**Required work:** Recast the data as a numbered list, starting at the line that contains "What distance do (x=146, y=151)" and ending with the last line of the data. Skip blank lines and leave out the pictures.

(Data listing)
###

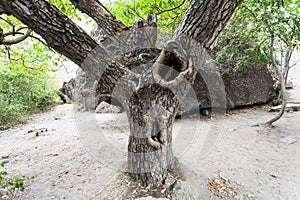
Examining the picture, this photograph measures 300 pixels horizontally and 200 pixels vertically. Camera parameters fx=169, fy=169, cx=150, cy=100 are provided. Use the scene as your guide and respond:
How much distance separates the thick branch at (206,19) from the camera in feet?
5.52

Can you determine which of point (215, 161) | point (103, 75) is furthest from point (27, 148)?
point (215, 161)

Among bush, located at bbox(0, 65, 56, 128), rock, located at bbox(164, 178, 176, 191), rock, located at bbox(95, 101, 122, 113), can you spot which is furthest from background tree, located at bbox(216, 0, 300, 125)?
bush, located at bbox(0, 65, 56, 128)

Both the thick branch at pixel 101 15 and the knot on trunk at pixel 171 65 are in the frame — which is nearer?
the knot on trunk at pixel 171 65

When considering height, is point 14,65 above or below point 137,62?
above

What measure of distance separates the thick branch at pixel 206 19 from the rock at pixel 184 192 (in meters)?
1.58

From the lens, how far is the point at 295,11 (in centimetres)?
311

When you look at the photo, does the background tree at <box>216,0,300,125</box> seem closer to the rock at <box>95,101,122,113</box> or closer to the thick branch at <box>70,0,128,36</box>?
the thick branch at <box>70,0,128,36</box>

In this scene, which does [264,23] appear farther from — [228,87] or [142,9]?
[228,87]

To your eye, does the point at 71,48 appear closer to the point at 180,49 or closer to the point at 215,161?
the point at 180,49

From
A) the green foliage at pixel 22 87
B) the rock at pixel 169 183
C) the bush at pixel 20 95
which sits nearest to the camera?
the rock at pixel 169 183

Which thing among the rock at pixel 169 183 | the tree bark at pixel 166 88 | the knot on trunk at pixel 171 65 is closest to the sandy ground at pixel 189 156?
the rock at pixel 169 183

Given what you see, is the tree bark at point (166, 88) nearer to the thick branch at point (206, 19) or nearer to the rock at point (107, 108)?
the thick branch at point (206, 19)

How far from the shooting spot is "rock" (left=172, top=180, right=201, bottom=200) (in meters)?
1.79

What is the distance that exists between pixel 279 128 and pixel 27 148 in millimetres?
5581
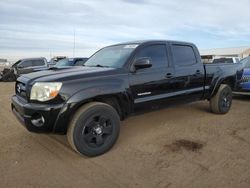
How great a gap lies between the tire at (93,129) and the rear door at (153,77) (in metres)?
0.67

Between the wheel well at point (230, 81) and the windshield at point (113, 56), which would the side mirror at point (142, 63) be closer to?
the windshield at point (113, 56)

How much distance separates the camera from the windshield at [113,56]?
444 cm

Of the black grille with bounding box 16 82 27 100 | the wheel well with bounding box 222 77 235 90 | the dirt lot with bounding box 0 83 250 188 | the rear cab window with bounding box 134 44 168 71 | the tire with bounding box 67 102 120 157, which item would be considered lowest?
the dirt lot with bounding box 0 83 250 188

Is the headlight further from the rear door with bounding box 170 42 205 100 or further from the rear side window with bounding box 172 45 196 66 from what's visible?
the rear side window with bounding box 172 45 196 66

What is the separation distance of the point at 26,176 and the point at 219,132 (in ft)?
11.8

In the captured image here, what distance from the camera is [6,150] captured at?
3984 millimetres

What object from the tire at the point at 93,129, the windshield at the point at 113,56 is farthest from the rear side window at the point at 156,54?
the tire at the point at 93,129

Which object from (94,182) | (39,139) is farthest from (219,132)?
(39,139)

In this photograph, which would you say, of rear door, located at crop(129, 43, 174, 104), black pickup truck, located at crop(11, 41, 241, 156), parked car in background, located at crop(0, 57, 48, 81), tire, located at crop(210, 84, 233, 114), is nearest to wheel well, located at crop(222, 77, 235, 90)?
tire, located at crop(210, 84, 233, 114)

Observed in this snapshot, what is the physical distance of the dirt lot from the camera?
3.05 meters

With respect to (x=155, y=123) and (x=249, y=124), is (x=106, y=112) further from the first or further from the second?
(x=249, y=124)

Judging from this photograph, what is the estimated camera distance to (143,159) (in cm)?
364

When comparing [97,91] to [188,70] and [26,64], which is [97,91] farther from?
[26,64]

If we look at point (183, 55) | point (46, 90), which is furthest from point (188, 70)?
point (46, 90)
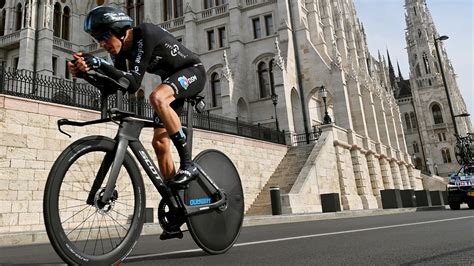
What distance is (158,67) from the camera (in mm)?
3150

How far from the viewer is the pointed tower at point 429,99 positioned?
7112 cm

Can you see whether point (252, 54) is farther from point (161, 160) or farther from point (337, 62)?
point (161, 160)

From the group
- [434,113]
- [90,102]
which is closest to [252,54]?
[90,102]

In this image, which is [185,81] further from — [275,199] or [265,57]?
[265,57]

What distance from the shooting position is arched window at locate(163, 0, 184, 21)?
33.5 metres

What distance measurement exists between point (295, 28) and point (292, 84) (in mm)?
5243

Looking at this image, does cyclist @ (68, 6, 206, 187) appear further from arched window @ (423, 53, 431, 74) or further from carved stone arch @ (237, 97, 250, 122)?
arched window @ (423, 53, 431, 74)

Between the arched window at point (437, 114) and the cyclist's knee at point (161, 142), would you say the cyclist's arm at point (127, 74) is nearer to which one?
the cyclist's knee at point (161, 142)

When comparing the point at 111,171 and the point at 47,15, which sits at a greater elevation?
the point at 47,15

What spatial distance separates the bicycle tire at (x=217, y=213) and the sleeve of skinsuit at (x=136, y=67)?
931 millimetres

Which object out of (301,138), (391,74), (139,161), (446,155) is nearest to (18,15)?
(301,138)

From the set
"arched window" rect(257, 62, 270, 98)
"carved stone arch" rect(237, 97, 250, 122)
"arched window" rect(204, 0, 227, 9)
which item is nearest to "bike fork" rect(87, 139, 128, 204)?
"carved stone arch" rect(237, 97, 250, 122)

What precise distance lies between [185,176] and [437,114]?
8378cm

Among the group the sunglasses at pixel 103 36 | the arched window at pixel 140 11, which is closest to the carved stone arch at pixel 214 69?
the arched window at pixel 140 11
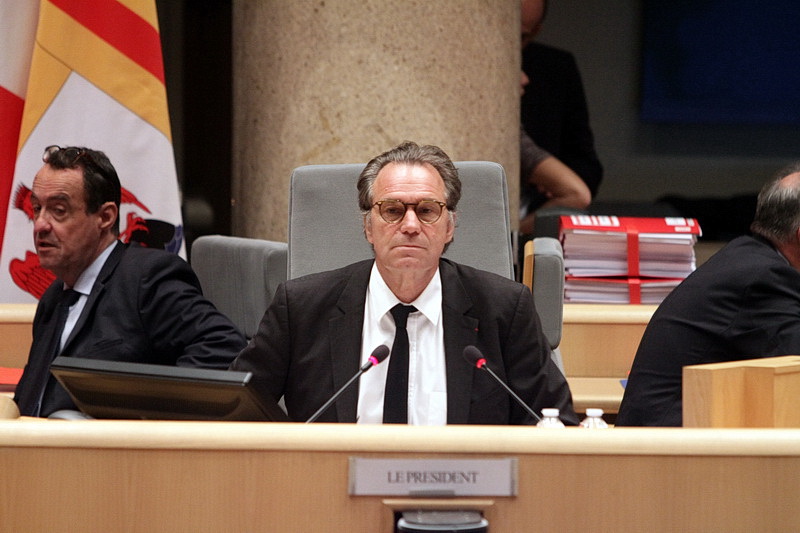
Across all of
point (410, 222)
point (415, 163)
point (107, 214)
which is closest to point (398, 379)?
point (410, 222)

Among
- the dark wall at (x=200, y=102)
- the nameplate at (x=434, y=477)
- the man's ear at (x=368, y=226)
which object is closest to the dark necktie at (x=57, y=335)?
the man's ear at (x=368, y=226)

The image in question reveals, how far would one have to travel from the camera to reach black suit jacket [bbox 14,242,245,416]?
2.33 meters

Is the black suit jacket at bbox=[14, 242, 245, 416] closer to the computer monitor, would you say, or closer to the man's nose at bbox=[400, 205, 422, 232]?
the man's nose at bbox=[400, 205, 422, 232]

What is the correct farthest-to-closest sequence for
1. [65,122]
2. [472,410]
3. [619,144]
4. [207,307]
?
[619,144], [65,122], [207,307], [472,410]

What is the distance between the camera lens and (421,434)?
1.22 meters

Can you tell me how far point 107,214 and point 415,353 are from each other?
94 cm

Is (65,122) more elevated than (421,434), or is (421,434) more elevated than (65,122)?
(65,122)

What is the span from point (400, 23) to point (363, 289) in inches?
55.2

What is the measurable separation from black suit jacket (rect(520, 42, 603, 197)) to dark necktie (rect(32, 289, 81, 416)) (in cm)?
228

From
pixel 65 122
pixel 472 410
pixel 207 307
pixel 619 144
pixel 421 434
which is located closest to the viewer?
pixel 421 434

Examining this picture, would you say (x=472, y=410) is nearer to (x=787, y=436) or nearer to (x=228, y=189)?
(x=787, y=436)

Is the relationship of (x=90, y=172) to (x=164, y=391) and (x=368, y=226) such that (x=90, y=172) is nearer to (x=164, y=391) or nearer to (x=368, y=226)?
(x=368, y=226)

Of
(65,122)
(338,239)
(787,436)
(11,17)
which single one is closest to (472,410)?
(338,239)

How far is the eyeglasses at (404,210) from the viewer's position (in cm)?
203
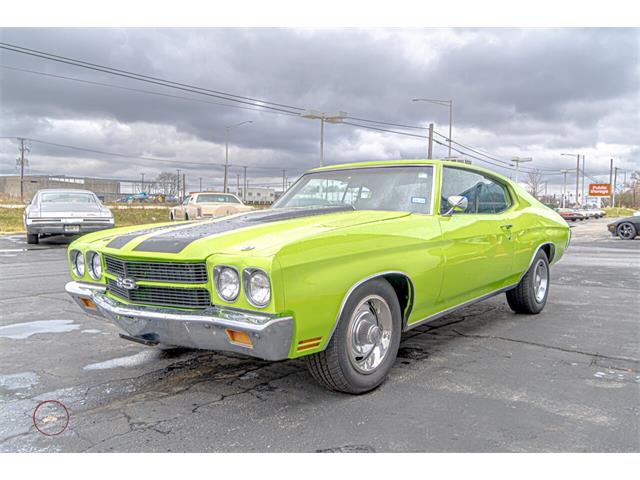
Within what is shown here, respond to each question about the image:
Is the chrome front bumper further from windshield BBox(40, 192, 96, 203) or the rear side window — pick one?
windshield BBox(40, 192, 96, 203)

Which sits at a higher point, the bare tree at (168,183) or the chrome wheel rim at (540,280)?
the bare tree at (168,183)

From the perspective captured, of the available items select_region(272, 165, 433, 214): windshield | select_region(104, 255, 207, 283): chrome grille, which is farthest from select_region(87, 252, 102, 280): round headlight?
select_region(272, 165, 433, 214): windshield

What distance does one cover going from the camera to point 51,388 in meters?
3.49

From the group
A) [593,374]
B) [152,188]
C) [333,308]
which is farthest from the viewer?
[152,188]

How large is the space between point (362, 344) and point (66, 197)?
14.2 m

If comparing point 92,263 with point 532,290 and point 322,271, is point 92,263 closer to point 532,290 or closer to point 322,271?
point 322,271

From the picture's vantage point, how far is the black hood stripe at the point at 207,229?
314cm

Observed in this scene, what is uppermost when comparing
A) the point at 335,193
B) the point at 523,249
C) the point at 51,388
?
the point at 335,193

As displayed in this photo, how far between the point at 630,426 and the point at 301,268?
1986 millimetres

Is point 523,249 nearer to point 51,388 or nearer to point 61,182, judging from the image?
point 51,388

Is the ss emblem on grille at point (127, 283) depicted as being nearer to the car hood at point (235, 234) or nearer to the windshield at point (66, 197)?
the car hood at point (235, 234)

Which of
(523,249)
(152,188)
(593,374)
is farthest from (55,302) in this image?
(152,188)

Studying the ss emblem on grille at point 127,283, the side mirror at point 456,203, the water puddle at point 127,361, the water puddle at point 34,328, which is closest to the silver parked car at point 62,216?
the water puddle at point 34,328

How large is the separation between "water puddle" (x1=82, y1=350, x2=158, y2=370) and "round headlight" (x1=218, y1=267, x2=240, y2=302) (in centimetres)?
154
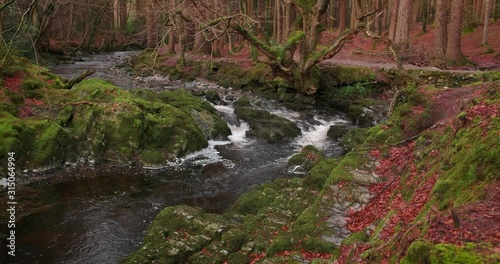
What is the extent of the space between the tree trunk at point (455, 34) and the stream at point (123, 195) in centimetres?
896

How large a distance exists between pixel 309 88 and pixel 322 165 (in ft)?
39.8

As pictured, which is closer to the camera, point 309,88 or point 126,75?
point 309,88

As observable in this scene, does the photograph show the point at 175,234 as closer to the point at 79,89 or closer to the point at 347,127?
the point at 79,89

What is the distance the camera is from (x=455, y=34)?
19344 mm

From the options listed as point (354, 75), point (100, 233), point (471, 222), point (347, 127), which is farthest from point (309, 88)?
point (471, 222)

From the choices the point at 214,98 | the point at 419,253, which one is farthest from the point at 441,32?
the point at 419,253

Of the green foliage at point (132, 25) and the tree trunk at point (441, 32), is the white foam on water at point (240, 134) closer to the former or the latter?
the tree trunk at point (441, 32)

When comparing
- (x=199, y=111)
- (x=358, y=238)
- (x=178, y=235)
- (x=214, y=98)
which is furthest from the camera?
(x=214, y=98)

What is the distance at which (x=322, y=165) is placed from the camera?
9188mm

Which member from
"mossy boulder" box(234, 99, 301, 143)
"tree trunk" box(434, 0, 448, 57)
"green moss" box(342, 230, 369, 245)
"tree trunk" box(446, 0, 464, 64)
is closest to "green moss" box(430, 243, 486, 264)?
"green moss" box(342, 230, 369, 245)

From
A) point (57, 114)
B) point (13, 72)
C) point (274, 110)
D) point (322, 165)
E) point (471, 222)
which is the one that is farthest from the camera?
point (274, 110)

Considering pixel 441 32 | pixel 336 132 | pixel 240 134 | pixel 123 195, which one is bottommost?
pixel 123 195

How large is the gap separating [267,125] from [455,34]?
10.7 metres

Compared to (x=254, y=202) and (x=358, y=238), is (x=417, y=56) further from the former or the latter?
(x=358, y=238)
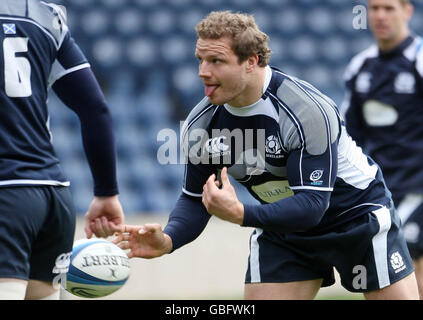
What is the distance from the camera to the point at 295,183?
3.44 m

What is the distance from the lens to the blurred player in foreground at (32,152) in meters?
2.99

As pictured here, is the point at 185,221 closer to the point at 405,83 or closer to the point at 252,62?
the point at 252,62

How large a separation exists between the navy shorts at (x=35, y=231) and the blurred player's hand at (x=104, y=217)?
454 millimetres

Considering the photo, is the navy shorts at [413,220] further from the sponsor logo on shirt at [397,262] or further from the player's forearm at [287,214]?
the player's forearm at [287,214]

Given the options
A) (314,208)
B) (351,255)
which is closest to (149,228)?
→ (314,208)

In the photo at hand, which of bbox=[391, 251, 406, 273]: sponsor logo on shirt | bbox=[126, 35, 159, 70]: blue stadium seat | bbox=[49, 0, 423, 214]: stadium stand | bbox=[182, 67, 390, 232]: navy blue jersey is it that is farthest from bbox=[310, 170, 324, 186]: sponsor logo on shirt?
bbox=[126, 35, 159, 70]: blue stadium seat

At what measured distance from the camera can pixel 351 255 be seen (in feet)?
12.5

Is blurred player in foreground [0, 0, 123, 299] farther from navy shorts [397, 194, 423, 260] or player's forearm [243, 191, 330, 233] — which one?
navy shorts [397, 194, 423, 260]

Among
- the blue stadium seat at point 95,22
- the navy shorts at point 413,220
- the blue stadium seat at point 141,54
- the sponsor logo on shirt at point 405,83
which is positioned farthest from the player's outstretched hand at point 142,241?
the blue stadium seat at point 95,22

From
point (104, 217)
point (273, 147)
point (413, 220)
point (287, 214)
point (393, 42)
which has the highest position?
point (393, 42)

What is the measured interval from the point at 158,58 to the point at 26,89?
7171mm

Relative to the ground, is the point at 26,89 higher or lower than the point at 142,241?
higher

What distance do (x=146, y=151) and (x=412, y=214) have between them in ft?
14.7

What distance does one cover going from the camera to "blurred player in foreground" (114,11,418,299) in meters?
3.40
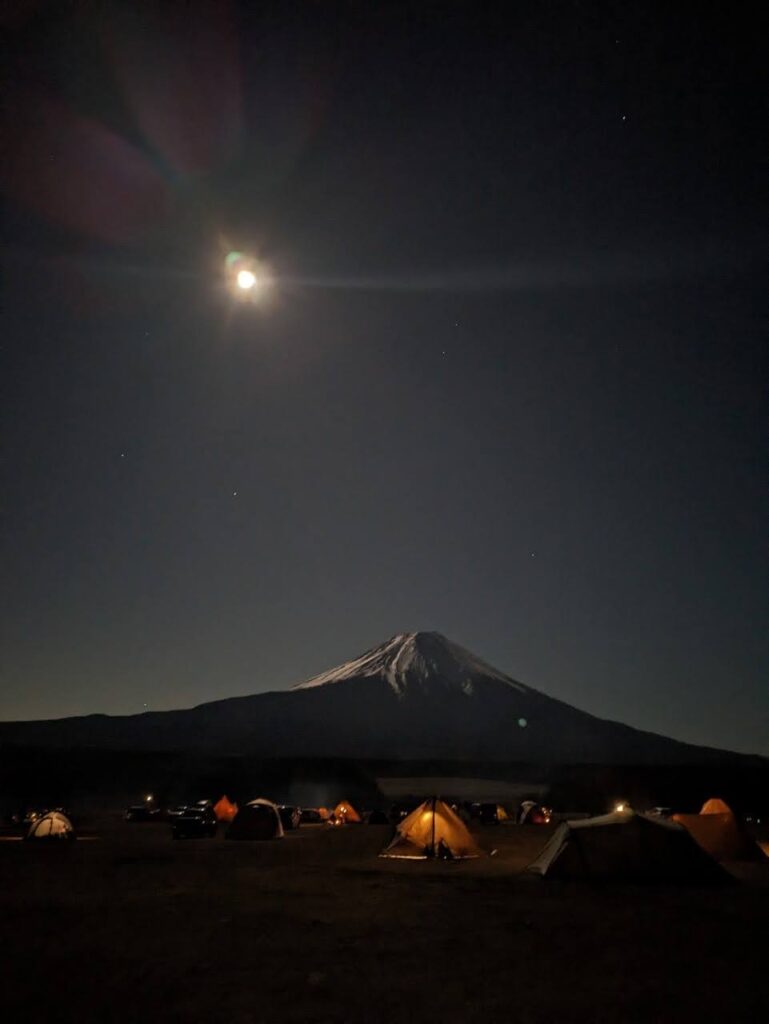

###

**Solution for this exercise:**
1. What distance do (x=146, y=151) and (x=412, y=214) have between them in ft?
2. 14.7
3. What distance does one cover going from the camera to "blurred player in foreground" (114,11,418,299) in meters?
4. 3.40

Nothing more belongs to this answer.